____ Material shown

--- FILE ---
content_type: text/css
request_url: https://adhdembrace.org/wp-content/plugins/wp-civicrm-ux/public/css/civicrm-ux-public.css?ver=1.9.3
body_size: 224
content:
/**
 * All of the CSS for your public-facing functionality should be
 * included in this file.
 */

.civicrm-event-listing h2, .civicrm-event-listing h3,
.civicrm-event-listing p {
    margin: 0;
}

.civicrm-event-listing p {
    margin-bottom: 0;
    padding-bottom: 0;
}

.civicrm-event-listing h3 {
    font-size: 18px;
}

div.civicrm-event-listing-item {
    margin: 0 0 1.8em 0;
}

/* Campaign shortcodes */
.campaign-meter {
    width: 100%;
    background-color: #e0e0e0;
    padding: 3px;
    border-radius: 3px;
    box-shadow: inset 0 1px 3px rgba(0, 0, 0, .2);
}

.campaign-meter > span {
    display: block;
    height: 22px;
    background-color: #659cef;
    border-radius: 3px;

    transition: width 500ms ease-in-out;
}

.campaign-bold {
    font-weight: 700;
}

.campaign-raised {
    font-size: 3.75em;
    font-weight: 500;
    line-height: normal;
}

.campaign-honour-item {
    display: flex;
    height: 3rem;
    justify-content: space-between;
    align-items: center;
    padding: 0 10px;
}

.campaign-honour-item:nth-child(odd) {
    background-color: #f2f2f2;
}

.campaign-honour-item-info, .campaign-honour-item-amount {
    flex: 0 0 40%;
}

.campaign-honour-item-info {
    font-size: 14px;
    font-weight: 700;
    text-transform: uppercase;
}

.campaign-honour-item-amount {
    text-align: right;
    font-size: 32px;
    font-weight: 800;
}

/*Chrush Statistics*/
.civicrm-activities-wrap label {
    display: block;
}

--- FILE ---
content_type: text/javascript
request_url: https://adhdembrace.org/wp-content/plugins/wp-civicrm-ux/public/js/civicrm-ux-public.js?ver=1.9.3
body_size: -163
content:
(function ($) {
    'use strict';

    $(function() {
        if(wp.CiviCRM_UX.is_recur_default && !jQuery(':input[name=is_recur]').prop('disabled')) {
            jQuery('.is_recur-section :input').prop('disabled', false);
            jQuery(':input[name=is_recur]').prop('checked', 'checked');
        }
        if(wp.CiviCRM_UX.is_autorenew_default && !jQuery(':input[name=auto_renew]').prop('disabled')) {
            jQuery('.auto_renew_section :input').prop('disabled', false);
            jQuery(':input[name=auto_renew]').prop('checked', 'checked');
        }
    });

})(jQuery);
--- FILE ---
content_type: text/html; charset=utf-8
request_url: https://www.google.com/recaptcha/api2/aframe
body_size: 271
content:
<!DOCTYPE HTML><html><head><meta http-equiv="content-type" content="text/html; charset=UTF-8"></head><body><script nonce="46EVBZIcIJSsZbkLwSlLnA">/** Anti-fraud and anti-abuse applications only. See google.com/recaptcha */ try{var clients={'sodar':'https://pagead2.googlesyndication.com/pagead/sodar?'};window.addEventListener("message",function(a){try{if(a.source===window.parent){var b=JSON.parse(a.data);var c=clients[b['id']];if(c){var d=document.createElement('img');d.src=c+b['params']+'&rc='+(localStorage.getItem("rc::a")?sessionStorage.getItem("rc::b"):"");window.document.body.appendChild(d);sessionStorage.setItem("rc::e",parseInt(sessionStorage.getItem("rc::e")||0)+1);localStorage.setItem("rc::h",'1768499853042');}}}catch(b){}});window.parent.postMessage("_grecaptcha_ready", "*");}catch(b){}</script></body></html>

________

The entries above must be returned exactly.

* _Written solution_
--- FILE ---
content_type: text/css
request_url: https://adhdembrace.org/wp-content/plugins/wp-civicrm-ux/public/css/civicrm-ux-public.css?ver=1.9.3
body_size: 224
content:
/**
 * All of the CSS for your public-facing functionality should be
 * included in this file.
 */

.civicrm-event-listing h2, .civicrm-event-listing h3,
.civicrm-event-listing p {
    margin: 0;
}

.civicrm-event-listing p {
    margin-bottom: 0;
    padding-bottom: 0;
}

.civicrm-event-listing h3 {
    font-size: 18px;
}

div.civicrm-event-listing-item {
    margin: 0 0 1.8em 0;
}

/* Campaign shortcodes */
.campaign-meter {
    width: 100%;
    background-color: #e0e0e0;
    padding: 3px;
    border-radius: 3px;
    box-shadow: inset 0 1px 3px rgba(0, 0, 0, .2);
}

.campaign-meter > span {
    display: block;
    height: 22px;
    background-color: #659cef;
    border-radius: 3px;

    transition: width 500ms ease-in-out;
}

.campaign-bold {
    font-weight: 700;
}

.campaign-raised {
    font-size: 3.75em;
    font-weight: 500;
    line-height: normal;
}

.campaign-honour-item {
    display: flex;
    height: 3rem;
    justify-content: space-between;
    align-items: center;
    padding: 0 10px;
}

.campaign-honour-item:nth-child(odd) {
    background-color: #f2f2f2;
}

.campaign-honour-item-info, .campaign-honour-item-amount {
    flex: 0 0 40%;
}

.campaign-honour-item-info {
    font-size: 14px;
    font-weight: 700;
    text-transform: uppercase;
}

.campaign-honour-item-amount {
    text-align: right;
    font-size: 32px;
    font-weight: 800;
}

/*Chrush Statistics*/
.civicrm-activities-wrap label {
    display: block;
}

--- FILE ---
content_type: text/javascript
request_url: https://adhdembrace.org/wp-content/plugins/wp-civicrm-ux/public/js/civicrm-ux-public.js?ver=1.9.3
body_size: -163
content:
(function ($) {
    'use strict';

    $(function() {
        if(wp.CiviCRM_UX.is_recur_default && !jQuery(':input[name=is_recur]').prop('disabled')) {
            jQuery('.is_recur-section :input').prop('disabled', false);
            jQuery(':input[name=is_recur]').prop('checked', 'checked');
        }
        if(wp.CiviCRM_UX.is_autorenew_default && !jQuery(':input[name=auto_renew]').prop('disabled')) {
            jQuery('.auto_renew_section :input').prop('disabled', false);
            jQuery(':input[name=auto_renew]').prop('checked', 'checked');
        }
    });

})(jQuery);
--- FILE ---
content_type: text/html; charset=utf-8
request_url: https://www.google.com/recaptcha/api2/aframe
body_size: 271
content:
<!DOCTYPE HTML><html><head><meta http-equiv="content-type" content="text/html; charset=UTF-8"></head><body><script nonce="46EVBZIcIJSsZbkLwSlLnA">/** Anti-fraud and anti-abuse applications only. See google.com/recaptcha */ try{var clients={'sodar':'https://pagead2.googlesyndication.com/pagead/sodar?'};window.addEventListener("message",function(a){try{if(a.source===window.parent){var b=JSON.parse(a.data);var c=clients[b['id']];if(c){var d=document.createElement('img');d.src=c+b['params']+'&rc='+(localStorage.getItem("rc::a")?sessionStorage.getItem("rc::b"):"");window.document.body.appendChild(d);sessionStorage.setItem("rc::e",parseInt(sessionStorage.getItem("rc::e")||0)+1);localStorage.setItem("rc::h",'1768499853042');}}}catch(b){}});window.parent.postMessage("_grecaptcha_ready", "*");}catch(b){}</script></body></html>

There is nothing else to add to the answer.